» **EXTRACTED RECORDS**:

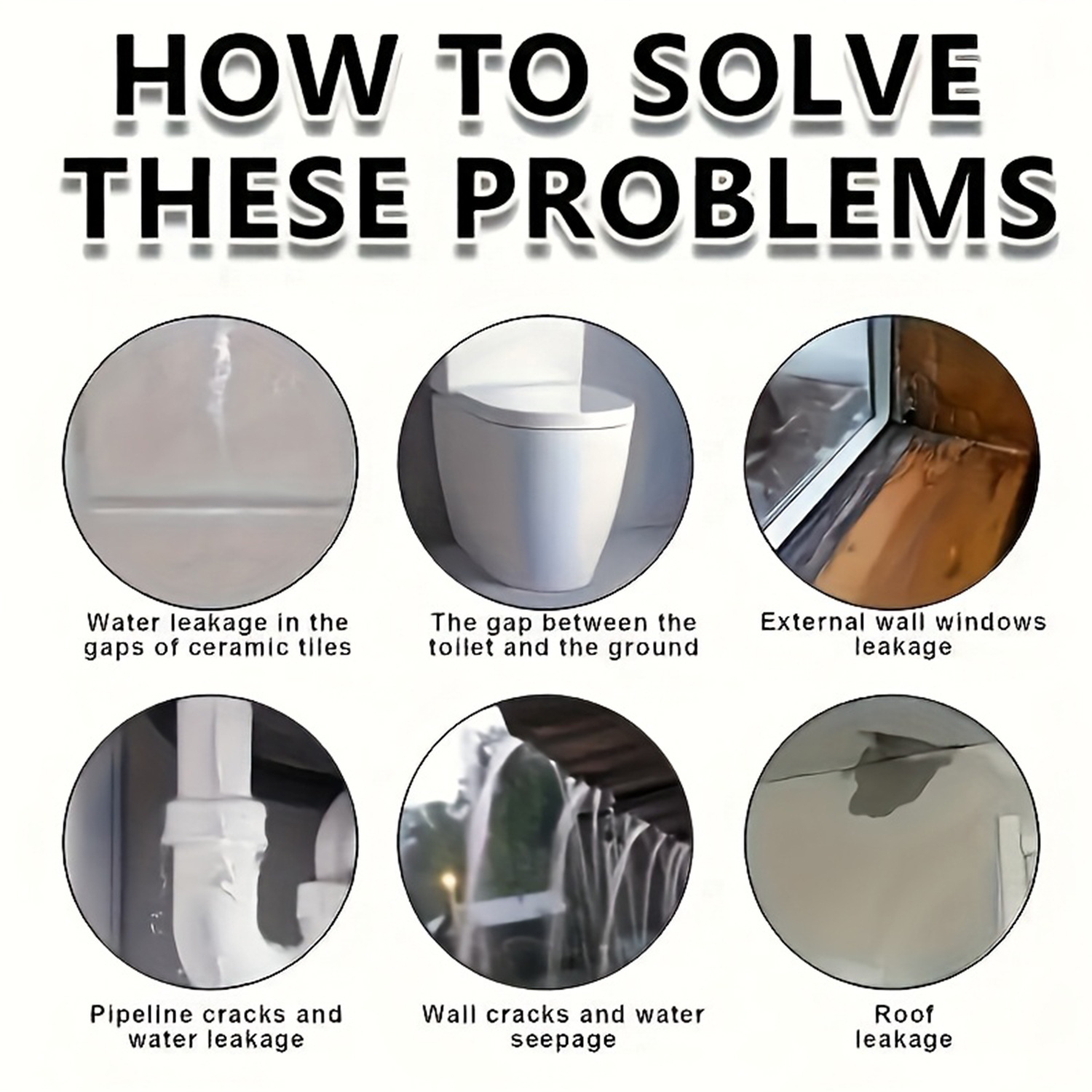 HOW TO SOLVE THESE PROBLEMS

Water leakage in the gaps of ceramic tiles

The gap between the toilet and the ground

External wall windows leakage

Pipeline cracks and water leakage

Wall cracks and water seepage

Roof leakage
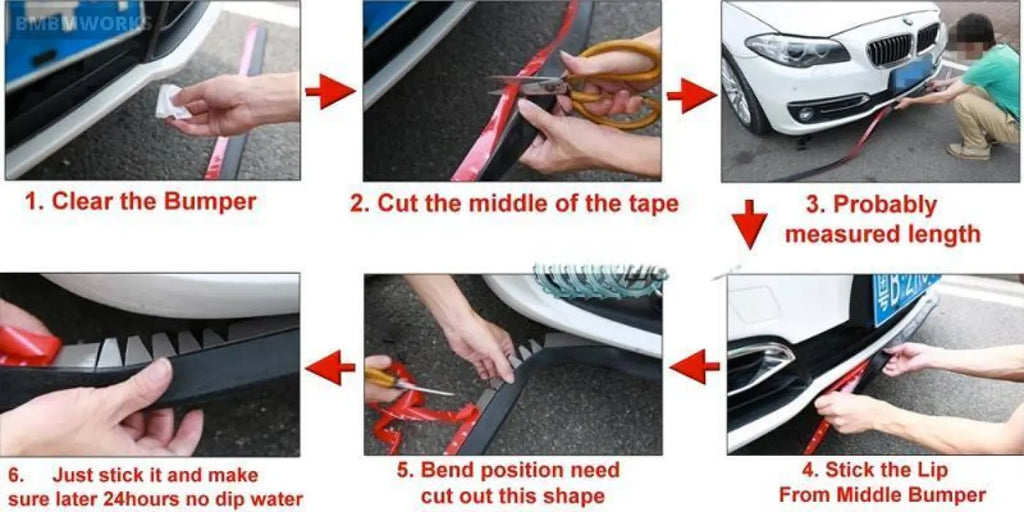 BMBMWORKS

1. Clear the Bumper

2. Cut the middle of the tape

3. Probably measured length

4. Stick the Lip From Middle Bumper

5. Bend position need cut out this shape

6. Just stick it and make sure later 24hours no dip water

» **PROBLEM DESCRIPTION**: None of the pictures should be kept; reproduce all the remaining material exactly.

» **ANSWER FOR THIS EXERCISE**:
 HOW TO SOLVE THESE PROBLEMS

Water leakage in the gaps of ceramic tiles

The gap between the toilet and the ground

External wall windows leakage

Pipeline cracks and water leakage

Wall cracks and water seepage

Roof leakage
 BMBMWORKS

1. Clear the Bumper

2. Cut the middle of the tape

3. Probably measured length

4. Stick the Lip From Middle Bumper

5. Bend position need cut out this shape

6. Just stick it and make sure later 24hours no dip water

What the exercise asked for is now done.